> **WHAT THIS TASK INVOLVES**:
Reproduce the full listing that appears beneath this instruction exactly.

----------------------------------------

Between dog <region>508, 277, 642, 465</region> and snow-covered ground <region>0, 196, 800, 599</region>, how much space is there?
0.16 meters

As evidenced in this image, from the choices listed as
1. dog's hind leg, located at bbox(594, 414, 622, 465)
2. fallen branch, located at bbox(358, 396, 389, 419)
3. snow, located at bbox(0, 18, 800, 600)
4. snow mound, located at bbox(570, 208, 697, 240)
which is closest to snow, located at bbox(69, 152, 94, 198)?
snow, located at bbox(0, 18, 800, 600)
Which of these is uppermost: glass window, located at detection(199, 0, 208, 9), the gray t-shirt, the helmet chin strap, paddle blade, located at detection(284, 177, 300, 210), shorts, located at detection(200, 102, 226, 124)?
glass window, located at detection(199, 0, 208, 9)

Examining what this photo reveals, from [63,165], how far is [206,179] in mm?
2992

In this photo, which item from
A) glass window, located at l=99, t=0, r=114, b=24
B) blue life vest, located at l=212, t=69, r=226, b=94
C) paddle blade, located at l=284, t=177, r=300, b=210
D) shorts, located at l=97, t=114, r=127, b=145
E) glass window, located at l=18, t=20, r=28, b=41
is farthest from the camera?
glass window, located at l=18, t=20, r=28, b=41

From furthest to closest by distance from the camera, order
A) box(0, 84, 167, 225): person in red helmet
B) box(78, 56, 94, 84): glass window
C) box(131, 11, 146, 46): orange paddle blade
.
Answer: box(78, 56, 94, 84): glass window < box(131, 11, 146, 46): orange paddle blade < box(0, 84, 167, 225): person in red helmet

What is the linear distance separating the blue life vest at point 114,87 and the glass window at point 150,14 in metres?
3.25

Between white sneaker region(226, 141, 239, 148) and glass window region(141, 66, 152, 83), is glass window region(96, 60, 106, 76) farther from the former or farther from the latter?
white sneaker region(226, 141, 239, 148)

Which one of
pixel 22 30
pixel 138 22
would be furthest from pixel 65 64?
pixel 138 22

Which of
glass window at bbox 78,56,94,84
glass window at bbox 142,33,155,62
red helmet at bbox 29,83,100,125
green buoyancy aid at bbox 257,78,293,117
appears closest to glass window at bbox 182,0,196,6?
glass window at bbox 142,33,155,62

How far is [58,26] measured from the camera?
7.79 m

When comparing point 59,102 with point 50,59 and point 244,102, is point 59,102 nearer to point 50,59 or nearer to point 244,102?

----------------------------------------

> **FULL OUTPUT**:
Between dog <region>508, 277, 642, 465</region> and snow-covered ground <region>0, 196, 800, 599</region>, how much space is there?
0.16 meters

As evidenced in this image, from the choices listed as
1. dog's hind leg, located at bbox(594, 414, 622, 465)
2. fallen branch, located at bbox(358, 396, 389, 419)
3. snow, located at bbox(0, 18, 800, 600)
4. snow mound, located at bbox(570, 208, 697, 240)
which is closest to snow, located at bbox(69, 152, 94, 198)?
snow, located at bbox(0, 18, 800, 600)
Which of these is uppermost: glass window, located at detection(199, 0, 208, 9), the gray t-shirt, the helmet chin strap, paddle blade, located at detection(284, 177, 300, 210), shorts, located at detection(200, 102, 226, 124)?
glass window, located at detection(199, 0, 208, 9)

Examining what this photo reveals, from [63,165], how far is [206,179] in mm?
2992

In this photo, which item from
A) glass window, located at l=99, t=0, r=114, b=24
B) blue life vest, located at l=212, t=69, r=226, b=94
C) paddle blade, located at l=284, t=177, r=300, b=210
D) shorts, located at l=97, t=114, r=127, b=145
E) glass window, located at l=18, t=20, r=28, b=41
is farthest from the camera?
glass window, located at l=18, t=20, r=28, b=41

From furthest to closest by distance from the camera, order
A) box(0, 84, 167, 225): person in red helmet
B) box(78, 56, 94, 84): glass window
C) box(131, 11, 146, 46): orange paddle blade
.
Answer: box(78, 56, 94, 84): glass window < box(131, 11, 146, 46): orange paddle blade < box(0, 84, 167, 225): person in red helmet

What is the linear distance separating the blue life vest at point 114,87 and the glass window at point 150,14 in metres?
3.25

Between white sneaker region(226, 141, 239, 148) and glass window region(141, 66, 152, 83), is glass window region(96, 60, 106, 76) farther from the former or farther from the latter?
white sneaker region(226, 141, 239, 148)

Which one of
pixel 22 30
pixel 138 22
would be furthest from pixel 65 64?
pixel 138 22

Which of
glass window at bbox 78,56,94,84
glass window at bbox 142,33,155,62
red helmet at bbox 29,83,100,125
green buoyancy aid at bbox 257,78,293,117
appears closest to glass window at bbox 182,0,196,6?
glass window at bbox 142,33,155,62

How far is [58,26] measured from the camera?
7.79 m

When comparing point 59,102 with point 50,59 and point 244,102, is point 59,102 nearer to point 50,59 or nearer to point 244,102?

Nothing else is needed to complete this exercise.